Can these be written down on an average piece of paper in letter type from?

Due to an injury I've been off sick from work. After the 8th day of injury, I was able to get a 'fit note' from my doctor saying that I was unfit to work. So, for the first 8 days I self certified (I know it's onlt meant to be a week but that's the only appointment I could get at the GP's).

My boss said I need to just write a few lines on a piece of paper saying that I was off for the 7 days (does this make a difference? even though it was actually 8?) as the first day of absence would not have been a normal working day anyway. Is there not a proper form I should fill in?

izzybizzybuzzybees Wed 13-Jul-11 12:12:35

Hi,
There is a proper form here

woolovermyeyes Wed 13-Jul-11 12:13:20

Ok, that's a bit confusing....
I was off sick on the 30th June onwards and got the sick note on the 8th July. The 30th was not a normal working day for me - I don't work Thursdays.

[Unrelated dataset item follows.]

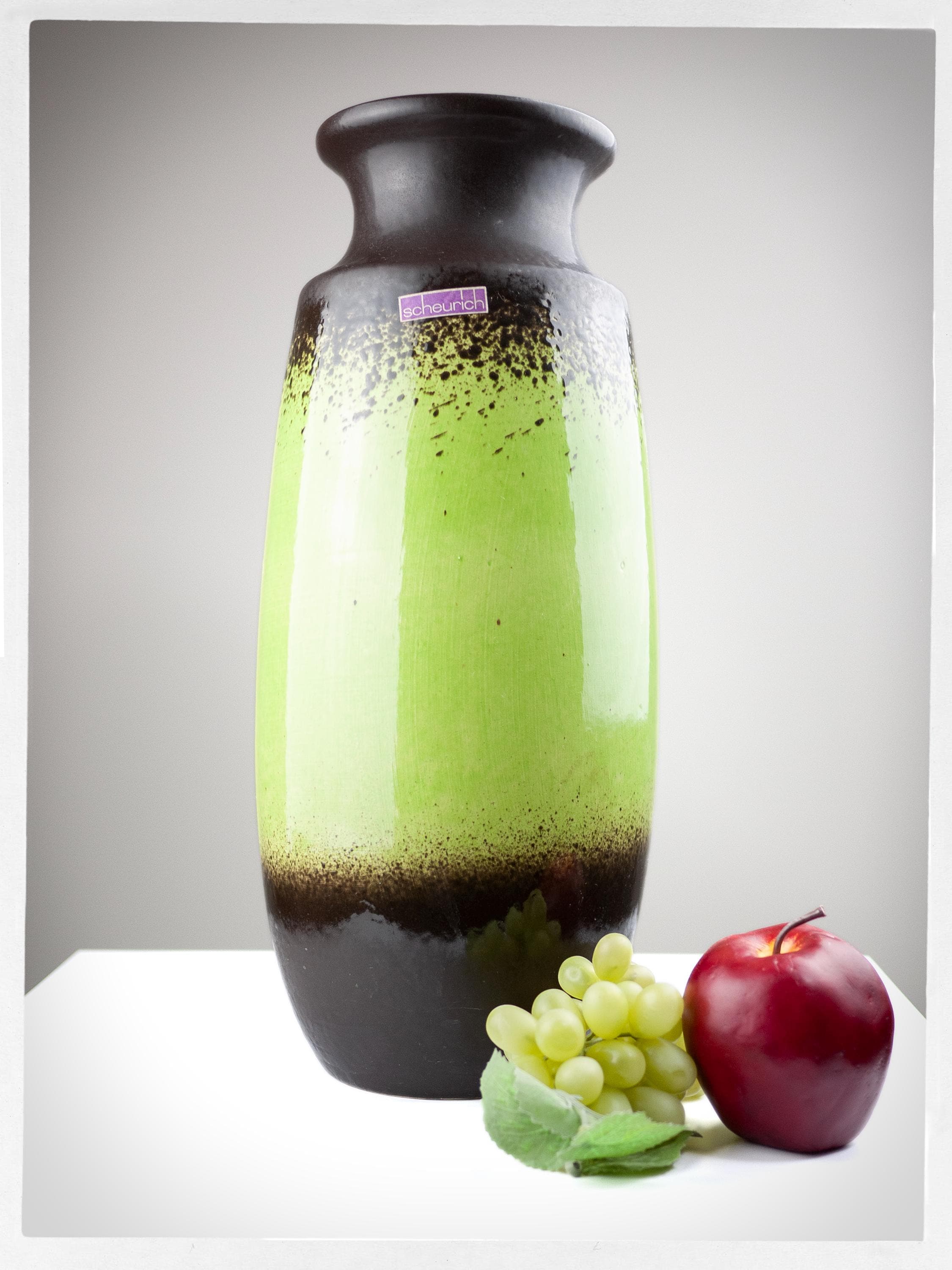 Fat Lava フラワーベース scheurich 60s Vintage West German Extra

My boss has asked me for a letter stating that I self- certified my illness from 1st - 7th July.

woolovermyeyes Wed 13-Jul-11 12:21:20

That's brilliant izzybizzy, thank you so much for that link. I'm glad there's a proper form to fill out - it seemed very unprofessional just writing a few lines. Also, I don't know why my boss has told me to only write that I was off from 1st onwards. Does it make a difference as I wouldn't have worked the first day anyway?

Grevling Wed 13-Jul-11 12:41:32

That's not a self cert form that is for SSP - they are not the same thing.

There is no official form for SSP. Most companies have a form they file in your documents. so they can show you were off sick and these were the reasons the same as they would if you were to hand in a doctors note.

Grevling Wed 13-Jul-11 12:42:04

"There is no official form for SSP" meant to read "There is no official form for Self Certing"

izzybizzybuzzybees Wed 13-Jul-11 12:48:15

Grevling- see below

Self-certification forms usually include details such as:

•information about your sickness or illness
•the date your sickness started
•the date your sickness ended
These dates may be days that you don’t normally work. For example, your sickness could start or end on a Saturday, Sunday or bank holiday.

Many employers have their own self-certification forms. If your employer doesn’t have their own form, instead they may use an *SC2 form from HM Revenue & Customs: Employee’s Statement of Sickness*(PDF, 53kb).

Grevling Wed 13-Jul-11 13:37:52

"they may use" - may use. Like I said there is no official form just because you can use it doesn't mean you have to. If you boss is happy with a few lines of "I was sick on x to y" then use that.

Grevling Wed 13-Jul-11 13:39:40

The reason I'm being annoying and making the differentiation is because I don't want people think SSP and self certs are the same thing which thier not.

woolovermyeyes Thu 14-Jul-11 16:01:02

Thank you for your replies - so does it make a difference that I effectively self-certified for 8 days in the end?

Grevling Fri 15-Jul-11 11:05:36

Not really. The law states you can self certify for up to 7 days. Nothing to stop an employer saying you can self certify for 100 days if they're willing to pay you.